The viruses were found on office computers and in a system used to model the movement of nuclear fuel rods. By chance, the viruses caused no threat to the Gundremmingen nuclear plant because its control systems were not linked to the internet, in effect the viruses could not set off.
How the plant got infected German is now under federal cyber investigators' analysis. The viruses were found on 18 USB sticks used as portable drive storage for office computers and on the fuel rod modeling structure. The nuke plant is ran by the German utility RWE.
Plant Staff found the viruses while preparing to upgrade the computerized control systems for the plant's Block B that is presently not generating power while it experiences scheduled maintenance.
About a thousand more computers have been already checked for infectivity and cleaned up, newspaper Die Zeit reported. Security has already tightened up due to the virus alarm.
There are no system directly caught up with the control of the nuke reactors was infected and danger to the public is far behind result of the infection. All sensitive plant areas are controlled and protected against exploitation, RWE said.
The viruses were the well-known malicious programs, W32.Ramnit and Conficker. Also found in the USB sticks are Malware. Ramnit dates from 2010 and is a remote access tool that its founders use to take data from private servers while Conficker debuted in 2008 aiming to steal log-in usernames and financial information.

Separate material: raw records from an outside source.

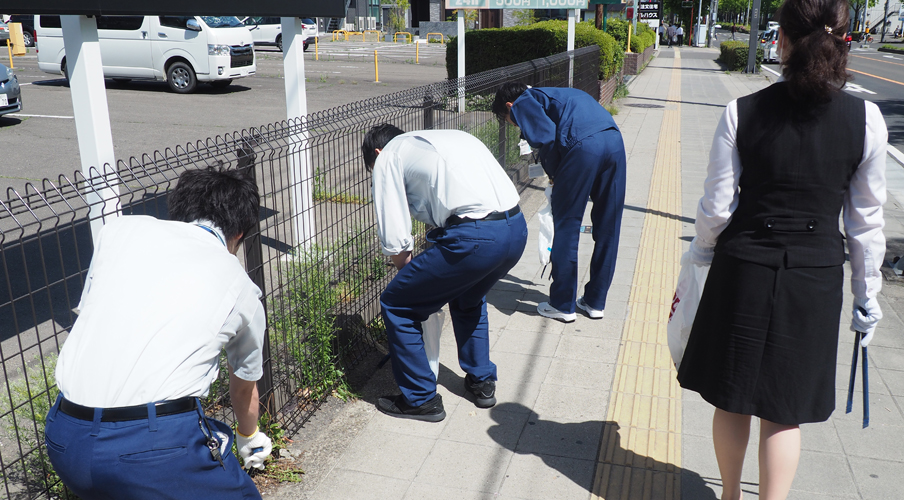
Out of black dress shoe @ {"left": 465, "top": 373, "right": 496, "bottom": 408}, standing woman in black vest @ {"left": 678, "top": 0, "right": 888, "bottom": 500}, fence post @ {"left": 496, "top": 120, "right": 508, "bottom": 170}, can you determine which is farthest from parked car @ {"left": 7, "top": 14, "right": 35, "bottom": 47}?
standing woman in black vest @ {"left": 678, "top": 0, "right": 888, "bottom": 500}

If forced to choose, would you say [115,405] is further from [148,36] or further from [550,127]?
[148,36]

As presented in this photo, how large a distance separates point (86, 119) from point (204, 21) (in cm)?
1418

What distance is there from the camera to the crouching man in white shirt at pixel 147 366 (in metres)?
1.78

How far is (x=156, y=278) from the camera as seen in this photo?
183 cm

Since the infected do not have access to the net, both Ramnit and Conficker were not able to activate, update and grab data, RWE added.
F-Secure Chief Research Officer Mikko Hypponen said that power plants and other branch of a nation's important infrastructures were often infected by viruses but these attacks did modest harm, Reuters reported.
The Gundremmingen nuclear power plant, about 120km (75m) northwest of Munich, is Germany's highest productivity power station.